# Blood Parrot Breeding Success?



## Frayzm (Aug 11, 2013)

Just wondering, has anyone here ever had any success with breeding blood parrots? Success as in laying eggs, fertilizing, and hatching.


----------



## xxKeatoxx (Aug 20, 2013)

ohh id like to kno also i want to get a pair of them ive always loved them they had some at a local restaurant when i was little and i fell in love <3


----------



## Frayzm (Aug 11, 2013)

I know right! I have three of them in my tank right now. They're still small atm, but they're starting to show signs of breeding behaviour. One of them was nipping at my hand yesterday when I was cleaning. ^^


----------



## mrbob (Aug 9, 2012)

the males are sterile unfortunately, but there nice when breed with red devil or flowerhorn or??


----------



## Durogity (Jun 10, 2013)

I've heard of people having success but never myself, we've had several try, lay eggs, tend to them and then eat them when they didn't become viable. It would be nice though to have a tank full of baby parrots


----------



## jrv15 (Sep 11, 2013)

Parrots are man made and as far as i know they cannot be breed


----------



## poiuy704 (Nov 6, 2010)

Are the males all sterile? I have a pair that have just spawned and are defending about 200 eggs. Has anyone had any luck breeding them?


----------



## Kolewolf (Apr 21, 2010)

poiuy704 said:


> Are the males all sterile? I have a pair that have just spawned and are defending about 200 eggs. Has anyone had any luck breeding them?

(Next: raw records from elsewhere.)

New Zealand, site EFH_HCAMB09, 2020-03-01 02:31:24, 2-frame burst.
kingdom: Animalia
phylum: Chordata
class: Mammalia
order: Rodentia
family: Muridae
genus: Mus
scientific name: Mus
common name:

They are not definitively sterile just an overwhelming majority. You would have better luck crossing a female parrot with a Midas/Red Devil or some are even doing Texas Cichlids as well.
As with Flowerhorns out of the fry maybe 10% would be viable looking crossbreeds and maybe 1% would be worth keeping and showing. Flowerhorns in Asia are bred on a quantity basis for exactly that reason. Breed enough of them and you will get some worth selling and the rest are feeders.


----------